◆ **Text**:
=====

ONE - The Musical by Insight Out Theatre Collective
McCollum's ONE - The Musical is not an ego-trip. The show is an earnest, modern-day take on Siddhartha, and it is an earnest expression of McCollum's own beliefs and ideals. It has received a huge amount of local press and an exuberant response from opening audiences. My personal reaction to it was in part one of awe and admiration for McCollum and his collaborators having gotten the show to the level of production it is receiving, through corporate and individual donations. The other part of me, as an audience member unfamiliar with aspects of Buddhist and Hindu spirituality that are so at the heart of the show, was lost and confused with what I saw on stage.
McCollum plays a rising, spiritual pop musician named Sid Arthur who, along with best friend and musical collaborator Grover, is more concerned with making his own kind of music, attending peace rallies, and keeping the world a fit place to live. When Machiavellian talent and recording folks dangle the lure of stardom and big bucks in front of Sid as a solo act, he sells out his pal and goes for a ride on the fame taxi, only to ultimately reject it all in a nationally televised meltdown on a late-night talk show.
Co-directors Roger DeLaurier and Patricia M. Troxel keep the show moving well enough, but need to work with McCollum to find a solid climax to the first act, and ending to the show. Currently both acts seem to do a sort of to a slow fade to black, which is both curious and frustrating for an audience, no matter how supportive.

=====

◆ **Given records**:
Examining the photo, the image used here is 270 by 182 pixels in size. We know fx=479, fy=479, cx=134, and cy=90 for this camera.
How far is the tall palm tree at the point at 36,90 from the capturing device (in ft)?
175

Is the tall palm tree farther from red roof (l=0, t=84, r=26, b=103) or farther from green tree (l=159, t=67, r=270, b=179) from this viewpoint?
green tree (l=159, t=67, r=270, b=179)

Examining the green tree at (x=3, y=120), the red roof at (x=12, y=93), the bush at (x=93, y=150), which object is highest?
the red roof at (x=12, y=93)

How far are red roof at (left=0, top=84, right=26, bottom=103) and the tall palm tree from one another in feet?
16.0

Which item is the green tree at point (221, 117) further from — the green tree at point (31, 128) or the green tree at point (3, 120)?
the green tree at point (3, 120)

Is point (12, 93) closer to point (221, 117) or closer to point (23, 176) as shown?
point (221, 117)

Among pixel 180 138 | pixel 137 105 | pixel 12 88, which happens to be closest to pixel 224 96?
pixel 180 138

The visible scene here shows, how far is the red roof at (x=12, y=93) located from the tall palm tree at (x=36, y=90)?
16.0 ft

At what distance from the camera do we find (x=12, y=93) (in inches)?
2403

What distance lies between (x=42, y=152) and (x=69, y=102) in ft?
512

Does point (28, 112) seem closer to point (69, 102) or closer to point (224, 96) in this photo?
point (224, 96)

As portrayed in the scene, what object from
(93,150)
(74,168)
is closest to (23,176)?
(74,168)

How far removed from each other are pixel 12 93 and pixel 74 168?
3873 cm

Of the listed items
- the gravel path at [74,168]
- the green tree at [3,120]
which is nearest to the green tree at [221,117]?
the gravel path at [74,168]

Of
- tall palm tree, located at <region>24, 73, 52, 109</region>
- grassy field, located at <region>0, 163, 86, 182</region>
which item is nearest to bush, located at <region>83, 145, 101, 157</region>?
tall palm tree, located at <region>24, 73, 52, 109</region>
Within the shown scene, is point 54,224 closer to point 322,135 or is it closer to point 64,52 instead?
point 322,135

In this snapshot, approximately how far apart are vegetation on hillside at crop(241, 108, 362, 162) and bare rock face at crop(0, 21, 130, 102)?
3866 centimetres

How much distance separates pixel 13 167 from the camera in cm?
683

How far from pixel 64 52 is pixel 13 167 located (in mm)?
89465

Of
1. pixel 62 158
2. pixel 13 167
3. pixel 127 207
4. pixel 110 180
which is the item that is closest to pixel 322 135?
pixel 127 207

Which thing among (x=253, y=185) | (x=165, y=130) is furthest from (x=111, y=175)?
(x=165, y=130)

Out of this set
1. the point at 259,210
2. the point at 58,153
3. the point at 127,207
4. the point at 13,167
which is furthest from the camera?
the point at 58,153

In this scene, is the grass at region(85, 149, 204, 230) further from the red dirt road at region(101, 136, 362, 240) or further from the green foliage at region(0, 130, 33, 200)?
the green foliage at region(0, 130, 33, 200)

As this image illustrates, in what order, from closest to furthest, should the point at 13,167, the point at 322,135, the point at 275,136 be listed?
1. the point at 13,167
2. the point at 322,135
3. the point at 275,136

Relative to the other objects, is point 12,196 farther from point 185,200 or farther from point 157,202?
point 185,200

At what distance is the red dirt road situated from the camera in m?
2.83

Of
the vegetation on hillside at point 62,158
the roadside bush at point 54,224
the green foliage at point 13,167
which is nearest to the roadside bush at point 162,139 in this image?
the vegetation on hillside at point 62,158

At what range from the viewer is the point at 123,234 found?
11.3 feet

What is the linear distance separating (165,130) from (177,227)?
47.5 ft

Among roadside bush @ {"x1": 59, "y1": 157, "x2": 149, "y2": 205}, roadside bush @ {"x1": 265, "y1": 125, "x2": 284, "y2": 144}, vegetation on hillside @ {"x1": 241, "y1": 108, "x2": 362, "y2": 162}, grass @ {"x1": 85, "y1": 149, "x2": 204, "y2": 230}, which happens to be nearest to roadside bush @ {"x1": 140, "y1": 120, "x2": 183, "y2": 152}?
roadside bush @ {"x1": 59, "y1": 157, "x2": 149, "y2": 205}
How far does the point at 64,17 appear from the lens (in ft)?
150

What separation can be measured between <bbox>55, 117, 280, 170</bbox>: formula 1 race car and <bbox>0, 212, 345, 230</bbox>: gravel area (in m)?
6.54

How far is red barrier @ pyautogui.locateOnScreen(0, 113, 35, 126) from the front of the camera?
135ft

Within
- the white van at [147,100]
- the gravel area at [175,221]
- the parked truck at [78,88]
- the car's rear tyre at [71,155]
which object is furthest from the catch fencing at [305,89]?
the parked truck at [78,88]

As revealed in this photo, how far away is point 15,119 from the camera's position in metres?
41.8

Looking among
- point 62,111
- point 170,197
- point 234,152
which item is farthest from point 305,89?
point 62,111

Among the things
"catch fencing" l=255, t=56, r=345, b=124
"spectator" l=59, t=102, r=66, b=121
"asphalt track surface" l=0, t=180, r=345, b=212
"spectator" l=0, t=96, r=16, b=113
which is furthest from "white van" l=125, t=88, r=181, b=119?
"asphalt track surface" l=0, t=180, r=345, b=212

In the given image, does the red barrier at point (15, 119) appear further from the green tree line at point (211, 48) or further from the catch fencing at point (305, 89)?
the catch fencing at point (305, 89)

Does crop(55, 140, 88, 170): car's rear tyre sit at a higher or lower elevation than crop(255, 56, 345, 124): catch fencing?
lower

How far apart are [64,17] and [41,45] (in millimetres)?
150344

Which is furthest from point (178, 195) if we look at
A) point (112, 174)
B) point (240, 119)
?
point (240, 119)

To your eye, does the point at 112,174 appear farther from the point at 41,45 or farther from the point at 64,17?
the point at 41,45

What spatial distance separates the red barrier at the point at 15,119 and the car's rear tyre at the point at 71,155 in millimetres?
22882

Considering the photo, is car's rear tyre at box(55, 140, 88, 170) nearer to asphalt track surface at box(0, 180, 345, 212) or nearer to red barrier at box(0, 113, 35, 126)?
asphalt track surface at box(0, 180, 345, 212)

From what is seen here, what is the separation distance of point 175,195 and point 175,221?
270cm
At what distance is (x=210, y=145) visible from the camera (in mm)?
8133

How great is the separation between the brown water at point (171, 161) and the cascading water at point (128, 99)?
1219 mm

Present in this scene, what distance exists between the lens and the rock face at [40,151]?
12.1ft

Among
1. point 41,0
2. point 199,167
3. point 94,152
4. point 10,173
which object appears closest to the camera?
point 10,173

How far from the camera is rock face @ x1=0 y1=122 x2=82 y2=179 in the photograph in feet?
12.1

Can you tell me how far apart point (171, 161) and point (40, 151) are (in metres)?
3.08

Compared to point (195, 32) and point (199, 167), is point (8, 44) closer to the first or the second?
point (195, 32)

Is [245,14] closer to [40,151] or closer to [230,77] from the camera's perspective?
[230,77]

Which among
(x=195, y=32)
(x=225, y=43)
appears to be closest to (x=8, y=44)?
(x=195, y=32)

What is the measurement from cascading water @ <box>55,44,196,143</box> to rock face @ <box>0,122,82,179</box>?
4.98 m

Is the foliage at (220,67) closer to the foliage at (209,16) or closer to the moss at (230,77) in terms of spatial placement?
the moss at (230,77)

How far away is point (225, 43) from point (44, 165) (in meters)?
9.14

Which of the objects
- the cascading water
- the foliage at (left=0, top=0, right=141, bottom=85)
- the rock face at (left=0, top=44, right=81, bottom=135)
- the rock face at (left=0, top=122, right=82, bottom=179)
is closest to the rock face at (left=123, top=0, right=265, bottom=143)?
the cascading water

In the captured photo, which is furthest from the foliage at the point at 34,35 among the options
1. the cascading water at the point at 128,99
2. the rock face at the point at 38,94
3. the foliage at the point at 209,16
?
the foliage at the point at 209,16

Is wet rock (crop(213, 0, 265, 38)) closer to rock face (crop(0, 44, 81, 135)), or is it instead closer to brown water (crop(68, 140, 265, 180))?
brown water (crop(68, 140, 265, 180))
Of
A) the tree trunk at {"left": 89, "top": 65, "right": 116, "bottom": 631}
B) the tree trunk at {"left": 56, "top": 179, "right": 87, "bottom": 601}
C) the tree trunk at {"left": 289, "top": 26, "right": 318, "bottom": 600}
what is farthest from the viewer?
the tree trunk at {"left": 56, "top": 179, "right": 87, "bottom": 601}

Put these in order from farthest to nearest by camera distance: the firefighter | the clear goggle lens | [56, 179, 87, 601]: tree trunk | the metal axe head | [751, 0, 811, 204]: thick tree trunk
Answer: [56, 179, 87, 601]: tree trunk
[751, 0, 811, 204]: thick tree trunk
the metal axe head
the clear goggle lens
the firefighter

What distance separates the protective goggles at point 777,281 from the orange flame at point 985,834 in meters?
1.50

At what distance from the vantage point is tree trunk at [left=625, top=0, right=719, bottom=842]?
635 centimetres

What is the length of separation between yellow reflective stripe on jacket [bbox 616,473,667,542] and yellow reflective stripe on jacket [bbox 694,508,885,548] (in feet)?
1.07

=====

◆ **What is required**:
Which people involved in making the show does the review of ONE - The Musical above name? Leave out the characters.

◆ **Solution for this task**:
McCollum, Roger DeLaurier, Patricia M. Troxel